Problem: Find "Male Technician Checking" below and begin at its line; stop after the line with "A man suffering". Output those lines exactly, without pictures.
"""
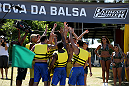 SAO PAULO, BRAZIL - JANUARY 22:  Team Wanderlei celebrate as they beat Team Sonnen to the beach in the water challenge during season three of The Ultimate Fighter Brazil on January 22, 2014 in Sao Paulo, Brazil. (Photo by Luiz Pires Dias/Zuffa LLC/Zuffa LLC via Getty Images) *** Local Caption ***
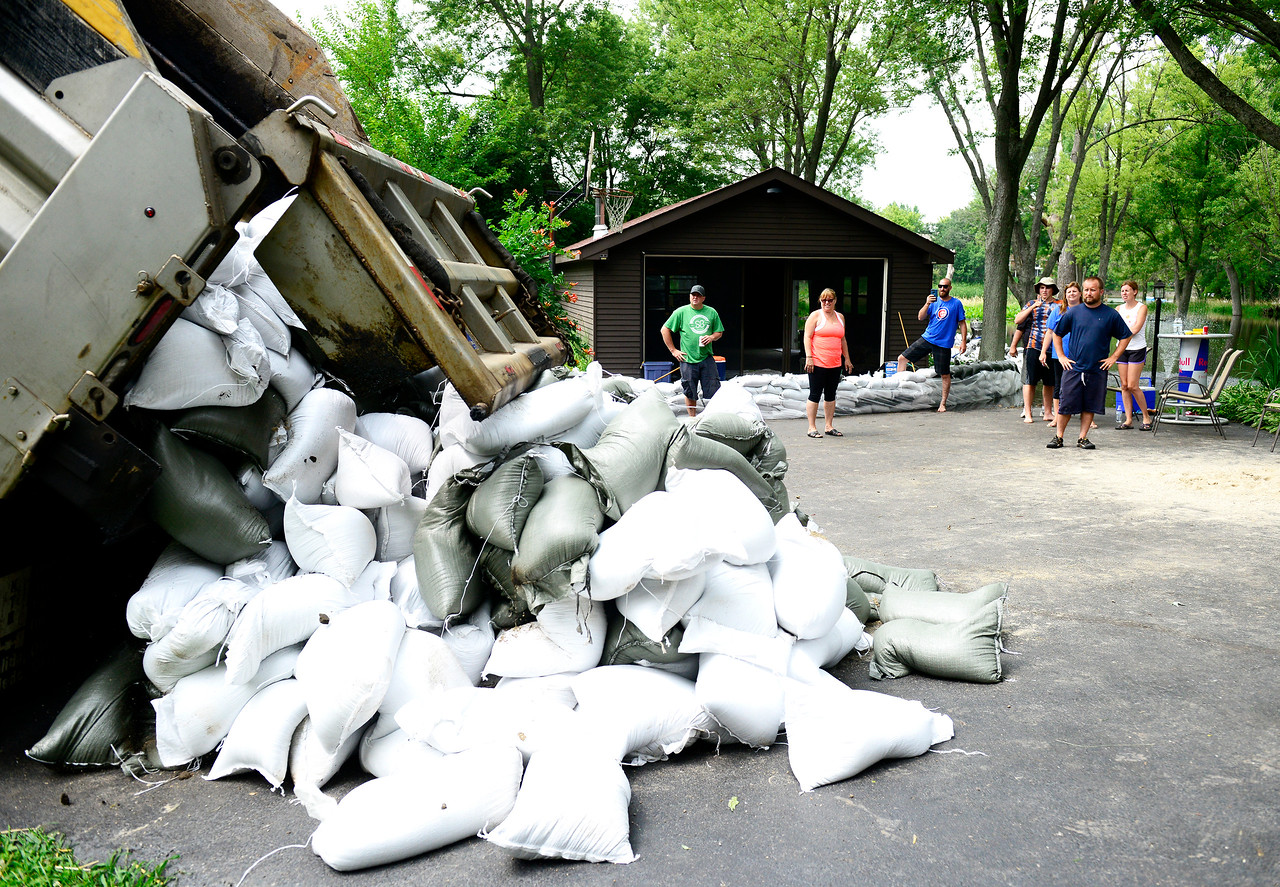 Kayla Wolf - for Shaw Media Friends, neighbors and family watch Sunday, July 16, 2017 as sandbags are unloaded by Nunda Township to the house of Steve Gunn. The house is located on the Fox River in Fox River Grove.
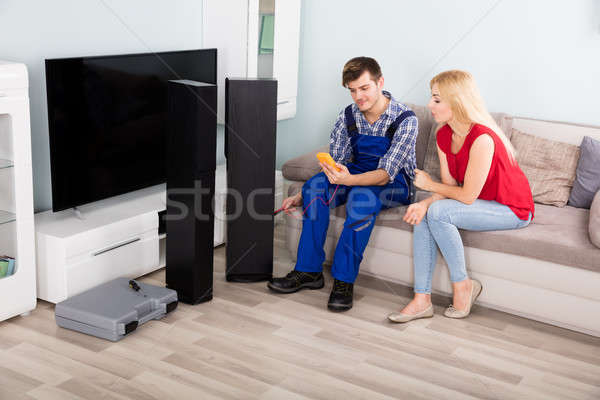 Male Technician Checking TV Speaker With Multimeter Stock photo © AndreyPopov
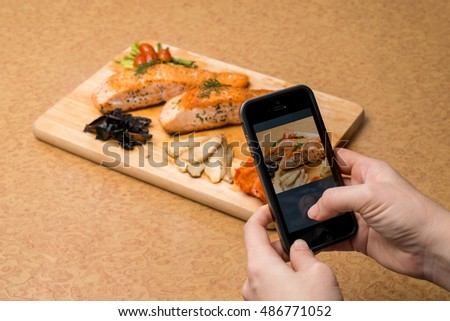 Use smart phone taking photo Before Meals Grilled Salmon Steaks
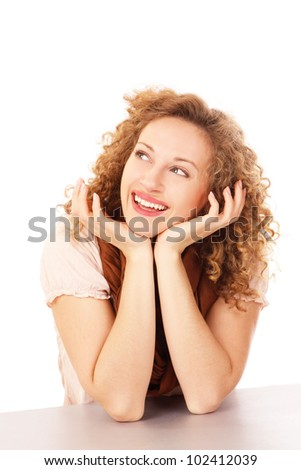 Closeup portrait of an attractive young woman sitting at the desk - stock photo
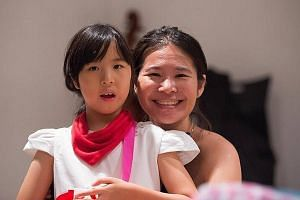 Ms Sally Kwek with her nine-year-old daughter Jarene, who has been attending the Cerebral Palsy Alliance Singapore School for the past two years. Jarene's teachers believe in her, accept her differences and are committed to bringing out the best in h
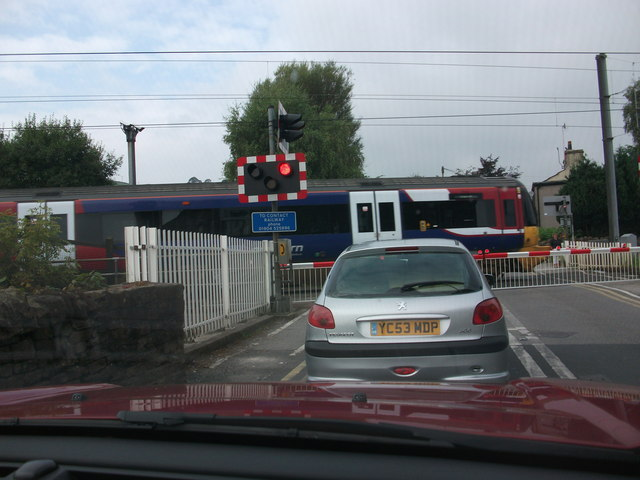 Cononley Level Crossing with train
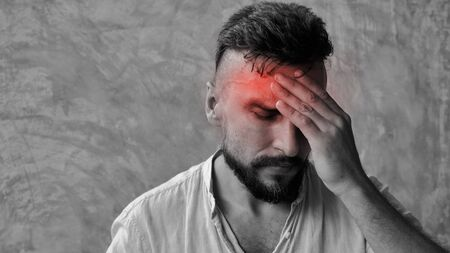 A man suffering headache from a painful head pain and looking tired, worried and stressful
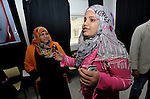 Young women in Gaza participate in a group activity at the Alassria Cultural Center in the Jabalya refugee camp in the Gaza Strip. The center is supported by the American Friends Service Committee, a Quaker organization from the United States...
"""
Result for this task:
 Male Technician Checking TV Speaker With Multimeter Stock photo © AndreyPopov
 Use smart phone taking photo Before Meals Grilled Salmon Steaks
 Closeup portrait of an attractive young woman sitting at the desk - stock photo
 Ms Sally Kwek with her nine-year-old daughter Jarene, who has been attending the Cerebral Palsy Alliance Singapore School for the past two years. Jarene's teachers believe in her, accept her differences and are committed to bringing out the best in h
 Cononley Level Crossing with train
 A man suffering headache from a painful head pain and looking tired, worried and stressful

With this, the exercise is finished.